## PROBLEMS TO SOLVE
1. Answer these from the passage on finders' rights:
(a) What rights does a finder get in mislaid property?
(b) Who has the stronger claim when a customer finds lost property in a store area marked "Employees Only"?
(c) What is a Lost Property Office called in the United States?
2. Resume the passage on finders' rights and lost property, going on from its last sentence.

There is an old saying that possession is nine-tenths of the law, perhaps dating back centuries. This means that in most cases, the possessor of a piece of property is its rightful owner without evidence to the contrary. More colloquially, this may be called finders, keepers. The contradiction to this principle is theft by finding, which may occur if conversion occurs after finding someone else's property.
The rights of a finder of such property are determined in part by the status in which it is found. Because these classifications have developed under the common law of England, they turn on nuanced distinctions. The general rule attaching to the three types of property may be summarized as: A finder of property acquires no rights in mislaid property, is entitled to possession of lost property against everyone except the true owner, and is entitled to keep abandoned property. This rule varies by jurisdiction.
Property is generally deemed to have been lost if it is found in a place where the true owner likely did not intend to set it down, and where it is not likely to be found by the true owner. At common law, the finder of a lost item could claim the right to possess the item against any person except the true owner or any previous possessors.
The underlying policy goals to these distinctions are to (hopefully) see that the property is returned to its true original owner, or "title owner." Most jurisdictions have now enacted statutes requiring that the finder of lost property turn it in to the proper authorities; if the true owner does not arrive to claim the property within a certain period of time (this is defined by the Torts Act 1977 as 3 months from the date of finding), the property is returned to the finder as his own, or is disposed of. In Britain, many public businesses have a dedicated Lost Property Office (LPO), which in the United States would be called a lost and found, where lost property can be reported and reclaimed free of charge.
Many exceptions may be applied at common law to the rule that the first finder of lost property has a superior claim of right over any other person except the previous owner. For example, a trespasser's claim to lost property which he finds while trespassing is generally inferior to the claim of the respective landowner. As a corollary to this exception, a landowner has superior claim over a find made within the non-public areas of his property, so if a customer finds lost property in the public area of a store, the customer has superior claim to the lost property over that of the store-owner, but if the customer finds the lost property in the non-public area of that store, such as an area marked "Employees Only," the store-owner will have superior claim, as the customer was trespassing when he found it.
The status of finders as employees or tenants of the landowner complicates matters, because employees and tenants have legitimate access to non-public areas of a landowner's property that others would not, without trespassing. Employees and tenants, however, still usually lose superior claim over lost property to their employers or landlords if the property is found within the scope of their employment, or outside the actual leased area, respectively.
For example, if the lost property is found by a tenant inside the walls of his leasehold, or by an employee embedded within the soil of an estate owned by his employer, the landowner (as employer or landlord) of the property where it was found usually has a superior claim of right over that of the finder. However, this is not always the case, as a long-term tenant who finds lost property within the leased area of his leasehold may have a superior claim over that of his landlord (especially if the landlord has never been to the property). While employers usually have a superior claim over lost property found by their employees, exceptions to this exist as well, as modern law sometimes grants the employee superior claim if turning over lost property to his employer is not part of his job description (such as if the employee is an interior decorator).

## RAW DATA
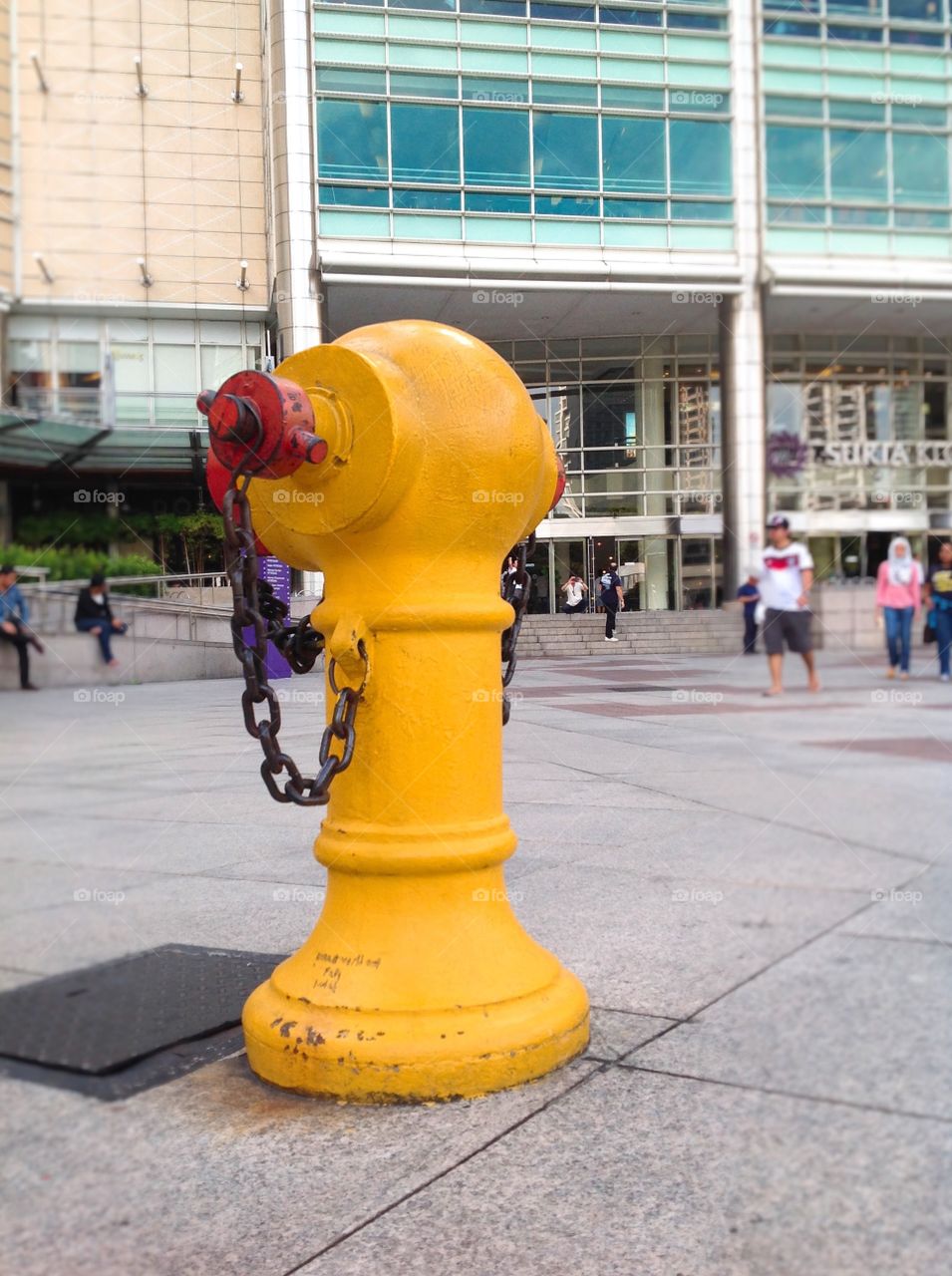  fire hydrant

---

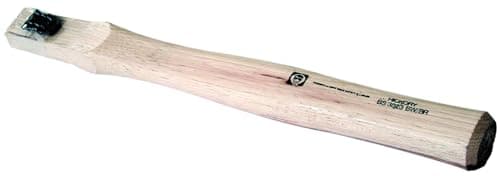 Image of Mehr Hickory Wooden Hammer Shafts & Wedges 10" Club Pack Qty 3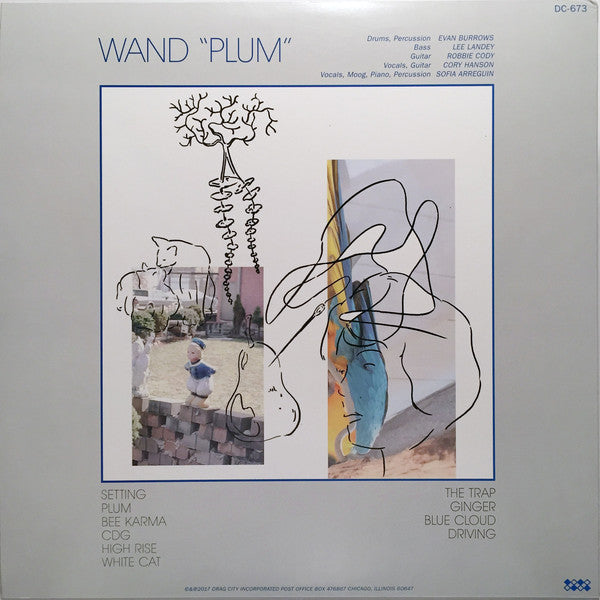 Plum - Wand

==

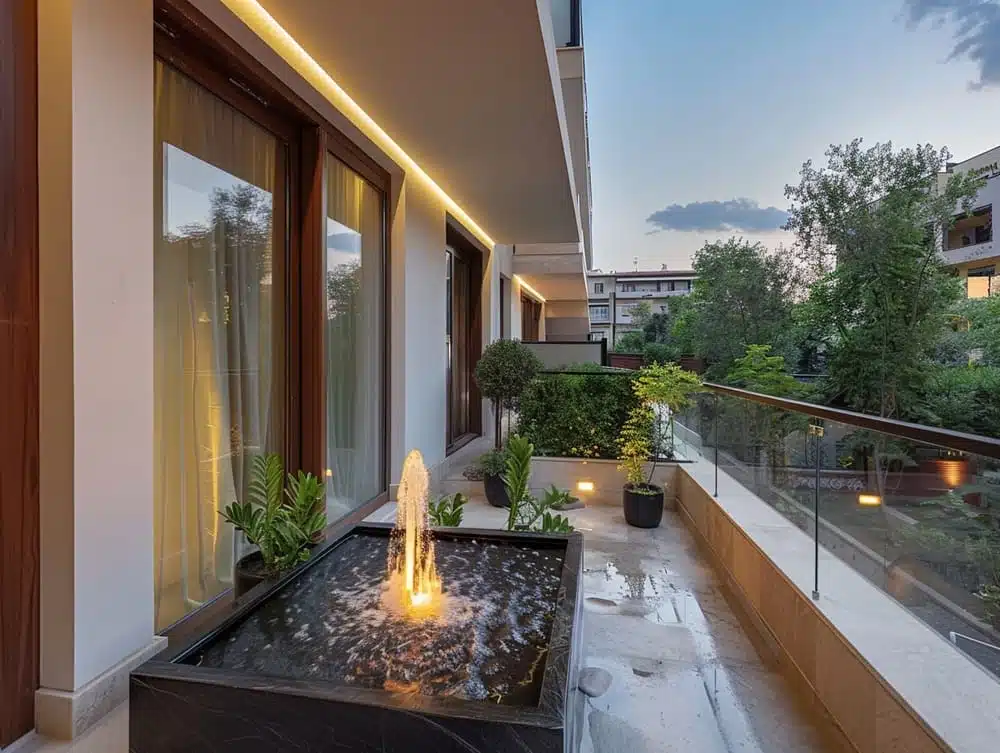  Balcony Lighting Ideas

## EXERCISE RESPONSES
1.
(a) None.
(b) The store-owner.
(c) A lost and found.

2.
Since animals are mobile and are thus capable of becoming lost on their own, the loss of property that is a valuable animal has its own set of rules. A valuable animal that becomes lost usually does so by leaving its owner's real property and arriving on another property owner's land; such an animal is legally termed an estray. Estrays are normally confined to domesticated animals, like livestock, and not wild animals. Since common pets are not considered valuable animals, dogs and cats are never considered estrays.
In many jurisdictions of the U.S., a person who discovers an estray will be required to file an affidavit of estray, along with its description, and potentially impound that animal in some way for a period of time. If the estray is branded, the owner can often be identified immediately. The owner of the estray will generally have a limited time frame in which to reclaim his property after a notice of estray is published, but on the expiration of such time another person or entity will be designated the new title owner of the property. Fees for impounding the estray will often accumulate which the property owner will be responsible for paying.
The status of a stray domestic animal (for example, a feral cat or a free-ranging dog) is highly dependent on local jurisdictions. Given the significant number of feral dogs and cats, the finder of a lost dog or cat may have little or no restrictions to claiming the animal as his own property.
Like animals, fugitive slaves in the United States (runaway slaves) were a type of property that was capable of relocating to other places. Slave owners depended on others to identify and return their property; some slaves would be branded if a slave was known to run away. Numerous laws in the U.S., like the Fugitive Slave Clause of the Constitution of 1789, the Fugitive Slave Act of 1793, and the Fugitive Slave Act of 1850 all stipulated that the slaves be captured and returned to their owner. These laws, now superseded by Thirteenth Amendment to the Constitution of 1865, were demanded by the Southern States of the U.S. but were actively opposed in most Northern states. Activists against slavery and the fugitive slave laws, such as members of the Underground Railroad, routinely violated the laws and refused to return slaves to their owners.
Of the 5 laws agreed upon in the Compromise of 1850, the fugitive slave laws were by far the most contentious, although many of the issues were split along regional lines with Northerners and Southerners diametrically opposed. In Harriet Beecher Stowe's 1852 novel Uncle Tom's Cabin, the issue of runaway slaves was a central theme. These property and fugitive slave issues, along with other events related to slavery, would propel the U.S. into civil war.
Unclaimed property laws in the United States provide for two reporting periods each year whereby unclaimed bank accounts, stocks, insurance proceeds, utility deposits, un-cashed checks and other forms of "personal property" are reported first to the individual state's Unclaimed Property Office, then published in a local newspaper and then finally the property is turned over to the State for safe keeping until its rightful owner makes a claim. The states sponsor a free public site that reports only a portion of the unclaimed property available in the United States. There are commercial sites as well that provide the same information or portions of the information for a fee. Some consumer reporting sites that conduct the research and assist consumers will do so without charge or expense to the consumers.
In Australia, unclaimed money laws provide a one to two year reporting period each year whereby unclaimed bank accounts, superannuation, deceased estate inheritances, insurance, shares, dividends, utility deposits, unpresented cheques and other forms of "unclaimed money" are reported to the appropriate governing body under which the organisation holding the money falls under. This can include states in Australia or the Commonwealth. Money is unclaimed money if it is money whose owners is not identifiable.
Owners of unclaimed money can apply to the governing body where the unclaimed money is being held, however, in some cases, the owner is required to go back to the organisation who lodged the money as unclaimed. Unclaimed Money Professionals or Unclaimed Money Agents also can assist owners to claim back their unclaimed money. Due to the strict requirements to claim unclaimed money back in Australia, people may need the assistance of a professional or licensed private investigator to locate support documents for their claim of payment.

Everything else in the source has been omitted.